Study text:
__________________________________________________

# Pass-throughs



## ginseng41 (Nov 30, 2014)

I'm an accountant by trade but drive Uber now (I graduated the same month as the economy crashed and laid off tens of thousands. During this time I realized that I hated all non-tax related accounting work so I never perused finding a job once the financial sector improved). This new 20% tax deduction could benefit us in a huge way, assuming we have positive income. See the part on pass-throughs in the link below. I've got a pretty good grasp on many of the new tax bill provisions, but this one is still a bit confusing to me. I do continue to work doing private bookkeeping and tax work so I'll be happy to answer questions if I can.

https://www.nytimes.com/interactive/2017/12/20/us/politics/small-business-tax-cut-pass-throughs.html

And another one with a specific Uber mention

&#8230; and that could be a big deal for the gig economy. The provision will also allow independent contractors, like Uber drivers, to use the same deduction. Many people worry that this could accelerate the trend toward contract positions at the expense of full-time employment.

https://www.nytimes.com/interactive/2017/12/22/business/taxbillroundup.html


----------



## Mars Troll Number 4 (Oct 30, 2015)

ginseng41 said:


> I'm an accountant by trade but drive Uber now (I graduated the same month as the economy crashed and laid off tens of thousands. During this time I realized that I hated all non-tax related accounting work so I never perused finding a job once the financial sector improved). This new 20% tax deduction could benefit us in a huge way, assuming we have positive income. See the part on pass-throughs in the link below. I've got a pretty good grasp on many of the new tax bill provisions, but this one is still a bit confusing to me. I do continue to work doing private bookkeeping and tax work so I'll be happy to answer questions if I can.
> 
> https://www.nytimes.com/interactive/2017/12/20/us/politics/small-business-tax-cut-pass-throughs.html
> 
> ...


That's great, except a lot of uber drivers get ALL their income deducted off the standard mileage rate and won't owe any taxes at all..


----------



## ginseng41 (Nov 30, 2014)

I use the standard rate and still paid taxes on $12k last year after a 25% SEP IRA contribution too so there are some who will benefit from this change


----------



## TBone (Jan 19, 2015)

I already have an S-Corp and was thinking of re-registering but only if I can maintain the 20% Uber fee. Not sure if Uber will do it though and I’m not paying them 25%


----------



## ginseng41 (Nov 30, 2014)

That is beyond my knowledge skill. You'd have to ask them. Try the math with the 20% tax deduction and it might be worth it


----------



## UberTaxPro (Oct 3, 2014)

ginseng41 said:


> That is beyond my knowledge skill. You'd have to ask them. Try the math with the 20% tax deduction and it might be worth
> it


He would already be eligible for the 20% deduction your talking about as a sub-s Corp. He wouldn't be gaining anything thing by re-registering.

__________________________________________________

Data section:

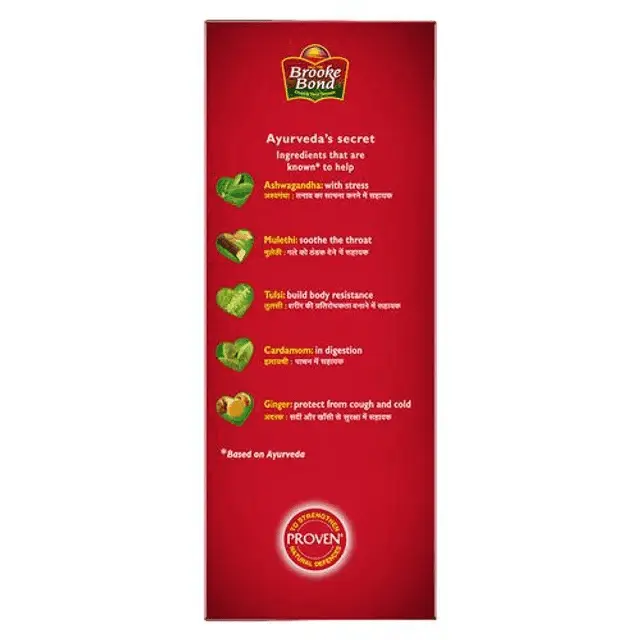 Brooke Bond Red Label Natural Care Tea – 500g | Premium Black Tea image 4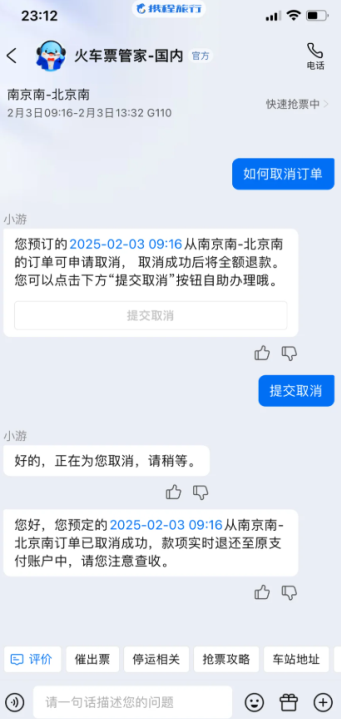 携程抢票怎么停止抢票 携程抢票在哪里查看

__________________________________________________

What you will do:
In the forum thread on pass-throughs, how much income did ginseng41 still pay taxes on last year while using the standard rate?

Reply:
$12k, after a 25% SEP IRA contribution.